Extracted data records:
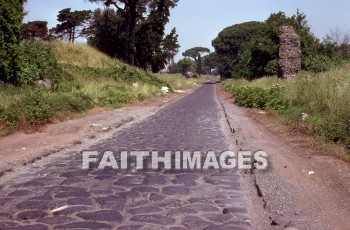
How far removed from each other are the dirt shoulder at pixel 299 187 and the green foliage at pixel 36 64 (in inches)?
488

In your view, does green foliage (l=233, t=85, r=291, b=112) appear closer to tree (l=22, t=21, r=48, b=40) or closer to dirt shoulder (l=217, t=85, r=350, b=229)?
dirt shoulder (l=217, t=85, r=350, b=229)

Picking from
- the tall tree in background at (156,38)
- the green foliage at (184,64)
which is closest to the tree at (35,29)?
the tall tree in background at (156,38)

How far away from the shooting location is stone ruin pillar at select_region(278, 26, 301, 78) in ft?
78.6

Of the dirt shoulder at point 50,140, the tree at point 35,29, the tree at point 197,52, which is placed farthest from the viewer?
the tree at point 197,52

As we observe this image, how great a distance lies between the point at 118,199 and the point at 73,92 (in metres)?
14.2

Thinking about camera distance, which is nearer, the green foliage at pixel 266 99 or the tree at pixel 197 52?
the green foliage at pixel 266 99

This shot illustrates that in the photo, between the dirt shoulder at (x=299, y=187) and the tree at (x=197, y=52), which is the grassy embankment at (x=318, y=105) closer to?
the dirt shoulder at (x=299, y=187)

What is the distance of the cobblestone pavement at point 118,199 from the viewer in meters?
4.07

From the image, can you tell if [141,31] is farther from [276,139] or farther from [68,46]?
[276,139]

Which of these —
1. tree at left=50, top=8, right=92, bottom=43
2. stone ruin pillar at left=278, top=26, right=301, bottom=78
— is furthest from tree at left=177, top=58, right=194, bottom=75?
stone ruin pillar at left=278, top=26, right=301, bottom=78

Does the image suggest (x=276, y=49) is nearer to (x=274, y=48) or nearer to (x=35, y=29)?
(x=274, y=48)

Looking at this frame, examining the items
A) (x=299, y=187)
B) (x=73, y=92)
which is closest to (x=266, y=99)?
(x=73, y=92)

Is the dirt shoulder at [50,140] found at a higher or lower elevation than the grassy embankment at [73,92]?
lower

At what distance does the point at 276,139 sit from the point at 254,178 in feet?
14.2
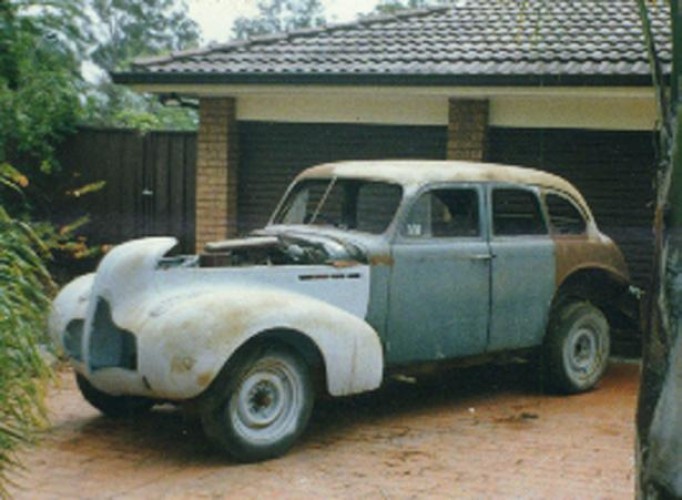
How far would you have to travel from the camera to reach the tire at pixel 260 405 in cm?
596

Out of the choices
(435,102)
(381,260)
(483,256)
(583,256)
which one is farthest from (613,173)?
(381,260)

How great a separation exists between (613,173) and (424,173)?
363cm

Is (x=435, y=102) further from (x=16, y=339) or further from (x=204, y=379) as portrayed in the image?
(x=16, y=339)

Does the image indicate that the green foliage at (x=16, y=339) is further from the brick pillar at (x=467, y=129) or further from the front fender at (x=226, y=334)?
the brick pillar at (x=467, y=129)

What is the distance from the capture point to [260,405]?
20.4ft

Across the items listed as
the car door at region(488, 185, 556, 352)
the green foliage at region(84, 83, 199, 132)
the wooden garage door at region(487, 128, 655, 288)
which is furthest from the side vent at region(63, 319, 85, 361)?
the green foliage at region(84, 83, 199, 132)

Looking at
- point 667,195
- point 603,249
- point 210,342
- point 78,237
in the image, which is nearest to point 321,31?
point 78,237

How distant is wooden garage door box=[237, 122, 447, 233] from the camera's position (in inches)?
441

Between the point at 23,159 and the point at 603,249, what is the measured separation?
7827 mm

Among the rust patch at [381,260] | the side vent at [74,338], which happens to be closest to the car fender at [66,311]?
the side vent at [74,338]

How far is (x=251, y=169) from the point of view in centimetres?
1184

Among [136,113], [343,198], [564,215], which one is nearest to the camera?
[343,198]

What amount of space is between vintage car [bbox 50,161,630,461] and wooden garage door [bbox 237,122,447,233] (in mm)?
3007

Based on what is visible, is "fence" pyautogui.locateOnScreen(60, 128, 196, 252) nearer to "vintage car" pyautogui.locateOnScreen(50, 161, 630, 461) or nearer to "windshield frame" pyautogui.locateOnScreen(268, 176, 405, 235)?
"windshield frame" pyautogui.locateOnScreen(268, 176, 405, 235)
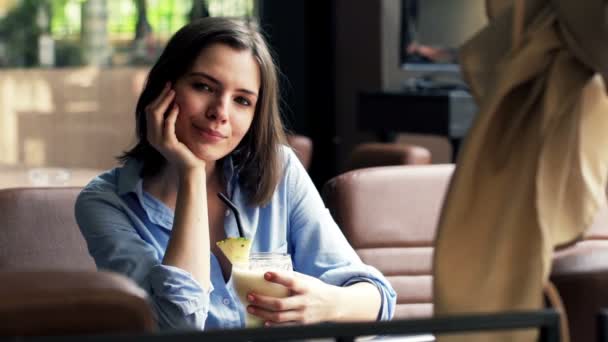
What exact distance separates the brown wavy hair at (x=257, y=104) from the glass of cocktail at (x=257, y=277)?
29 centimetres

## Problem requirements
Reproduce the records verbatim from the line containing "Between the point at 23,159" through the end of the records, both ends included, omitting the pictures.

## Answer
Between the point at 23,159 and the point at 603,249, what is the measured separation?
7827 mm

Among the rust patch at [381,260] | the side vent at [74,338], which happens to be closest to the car fender at [66,311]?
the side vent at [74,338]

How far is (x=251, y=169) from the point of view in centimetres?
1184

Among [136,113], [343,198], [564,215], which one is nearest to the camera?
[343,198]

What amount of space is between vintage car [bbox 50,161,630,461] and wooden garage door [bbox 237,122,447,233] (in mm)?
3007

Based on what is visible, is "fence" pyautogui.locateOnScreen(60, 128, 196, 252) nearer to "vintage car" pyautogui.locateOnScreen(50, 161, 630, 461) or nearer to "windshield frame" pyautogui.locateOnScreen(268, 176, 405, 235)?
"windshield frame" pyautogui.locateOnScreen(268, 176, 405, 235)
What exact distance separates the brown wavy hair at (x=257, y=104) from the glass of cocktail at (x=257, y=277)?
29 centimetres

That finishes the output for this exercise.